End of the road for Dubai Bank as winding up process kicks off

A view of Dubai Bank along Nkurumah road in Mombasa. The bank will now be liquidated as recommended by the regulator.

NAIROBI: It is end of the road for Dubai Bank after the Central Bank of Kenya (CBK) approved its liquidation.

The regulator said yesterday that the decision to order the bank’s assets liquidated, follows recommendations from the Kenya Deposit Insurance Corporation (KDIC), which was appointed receiver manager mid this month.

The bank was recommended for liquidation by its receiver managers, Kenya Deposit Insurance Corporation (KDIC), setting the stage for its dissolution.

A fortnight ago, CBK placed Dubai Bank under receivership after it breached the cash reserve ratio for the last one month and failed to honour its financial obligations.
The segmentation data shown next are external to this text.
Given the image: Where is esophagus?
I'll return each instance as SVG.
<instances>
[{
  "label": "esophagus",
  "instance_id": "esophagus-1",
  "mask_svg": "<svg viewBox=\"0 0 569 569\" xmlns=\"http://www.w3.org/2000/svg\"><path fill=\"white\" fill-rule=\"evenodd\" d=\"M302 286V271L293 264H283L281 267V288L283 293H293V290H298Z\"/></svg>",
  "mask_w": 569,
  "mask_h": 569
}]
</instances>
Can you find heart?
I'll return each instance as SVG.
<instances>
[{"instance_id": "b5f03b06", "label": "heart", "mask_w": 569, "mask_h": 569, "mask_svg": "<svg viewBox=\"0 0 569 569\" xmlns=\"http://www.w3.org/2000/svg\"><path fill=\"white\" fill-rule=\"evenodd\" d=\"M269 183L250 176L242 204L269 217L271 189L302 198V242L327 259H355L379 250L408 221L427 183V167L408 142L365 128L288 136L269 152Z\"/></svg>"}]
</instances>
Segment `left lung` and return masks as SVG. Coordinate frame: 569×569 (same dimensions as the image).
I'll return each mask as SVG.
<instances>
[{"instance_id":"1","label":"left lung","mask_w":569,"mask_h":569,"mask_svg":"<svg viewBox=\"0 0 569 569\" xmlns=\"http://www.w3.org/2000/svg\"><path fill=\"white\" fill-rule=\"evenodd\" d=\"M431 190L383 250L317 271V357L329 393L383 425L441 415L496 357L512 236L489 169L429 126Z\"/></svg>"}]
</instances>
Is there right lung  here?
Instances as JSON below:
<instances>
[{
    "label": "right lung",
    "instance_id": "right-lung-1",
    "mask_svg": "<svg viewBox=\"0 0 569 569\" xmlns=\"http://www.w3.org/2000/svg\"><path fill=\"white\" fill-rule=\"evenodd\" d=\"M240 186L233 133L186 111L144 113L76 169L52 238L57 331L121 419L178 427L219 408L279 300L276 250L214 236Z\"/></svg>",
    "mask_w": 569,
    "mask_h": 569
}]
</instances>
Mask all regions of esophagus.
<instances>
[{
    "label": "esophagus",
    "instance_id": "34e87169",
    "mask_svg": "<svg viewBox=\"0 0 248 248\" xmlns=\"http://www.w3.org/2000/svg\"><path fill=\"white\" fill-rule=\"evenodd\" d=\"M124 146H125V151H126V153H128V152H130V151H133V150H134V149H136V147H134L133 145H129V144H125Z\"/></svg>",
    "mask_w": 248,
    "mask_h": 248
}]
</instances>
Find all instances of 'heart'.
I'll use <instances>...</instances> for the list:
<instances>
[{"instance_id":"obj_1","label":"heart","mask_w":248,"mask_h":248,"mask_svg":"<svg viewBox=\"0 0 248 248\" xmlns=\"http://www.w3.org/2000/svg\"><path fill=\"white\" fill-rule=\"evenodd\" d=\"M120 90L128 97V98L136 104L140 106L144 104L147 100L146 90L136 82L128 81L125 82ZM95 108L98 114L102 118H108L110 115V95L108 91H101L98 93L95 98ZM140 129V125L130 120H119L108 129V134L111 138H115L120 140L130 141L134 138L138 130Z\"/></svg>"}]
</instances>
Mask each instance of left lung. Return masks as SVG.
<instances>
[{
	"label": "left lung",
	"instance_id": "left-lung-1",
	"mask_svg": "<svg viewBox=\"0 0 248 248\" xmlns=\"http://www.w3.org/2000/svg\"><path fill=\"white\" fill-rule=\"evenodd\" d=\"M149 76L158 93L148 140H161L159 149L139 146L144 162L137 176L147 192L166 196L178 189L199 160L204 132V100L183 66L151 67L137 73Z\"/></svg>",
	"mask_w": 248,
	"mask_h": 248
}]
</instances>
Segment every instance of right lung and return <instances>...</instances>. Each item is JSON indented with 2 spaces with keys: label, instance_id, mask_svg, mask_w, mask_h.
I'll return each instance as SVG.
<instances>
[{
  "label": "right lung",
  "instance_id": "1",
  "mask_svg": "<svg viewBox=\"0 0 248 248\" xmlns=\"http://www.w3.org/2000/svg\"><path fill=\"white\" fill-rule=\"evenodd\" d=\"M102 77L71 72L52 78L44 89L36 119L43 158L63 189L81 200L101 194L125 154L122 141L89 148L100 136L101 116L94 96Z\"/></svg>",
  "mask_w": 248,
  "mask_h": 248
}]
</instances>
“On August 24, 2015, KDIC submitted a report to CBK recommending that Dubai Bank Kenya Limited be liquidated,” the CBK statement released on Monday reads in part. The winding up process means that the bank cannot be rescued.

“The recommendation was based on a review of Dubai Bank Kenya Limited by KDIC. The KDIC report indicates that considering the magnitude of weaknesses at Dubai Bank, liquidation is the only feasible option,” the CBK said.

Liquidation is the process where assets of a collapsed company are sold and the proceeds paid to creditors. What is left is then shared among shareholders.

The winding up is set to put a dark spot on the banking industry and raise questions on why the CBK did not see this coming and take corrective steps to protect investors before things got worse.

The liquidation now marks the end of an era of a lender that has in the past three years been in the news on allegations of failing to pay its debtors and crediting the accounts of its clients for payments made. While placing the bank in receivership, CBK said that it has considered Dubai Bank’s violations of banking laws and regulations, including failure to maintain adequate capital and liquidity ratios, as well as provisions for non-performing loans and weak corporate governance structures, which were detrimental to the interests of its customers.

Trouble in the bank became public when the lender’s Chairman and principal shareholder, Mr Hassan Zubeidi, fired the banks managing director, Ms Nereah Said. She later hit back and accused him of abetting fraud and theft of clients’ funds at the bank.

It was not until August 14, that CBK decided to take  decisive action on the bank when it appointed the KDIC as receiver manager.

CBK says this was done in the interest of the bank’s depositors, creditors and members of the public.

KDIC is expected to release information on the liquidation process of Dubai Bank Kenya and when it expects to release payments to the bank’s depositors.

Mr Aggrey Bett, acting Chief Executive Officer of the KDIC said yesterday, that all insured deposits shall be paid by KDIC up to a maximum of Sh100,000 per depositor.

“Any balances above this amount shall equitably be paid as and when the liquidator accumulates enough funds from sale of assets of the collapsed bank and recoveries from outstanding loans and debts,” Mr Bett said in a statement.

KDIC is in control of the assets, liabilities, business and affairs of Dubai Bank.

“All powers of Dubai Bank and of its directors under the constituent documents exercisable by the bank or its directors under any law are now vested on KDIC and the receiver manager,” the corporation said. KDIC says it has declared a moratorium on business that shall apply equally and without discrimination to all stakeholders of Dubai Bank during the receivership period.

Normal operations of the bank have also been suspended except for collection of loan re-payments and any other payments made to the bank. Debtors are therefore encouraged to continue servicing their obligations.

The corporation said it is keeping all the bank’s four branches open for such transactions for two weeks. KDIC expects to finalise the assessment of Dubai Bank and take a decision by end month.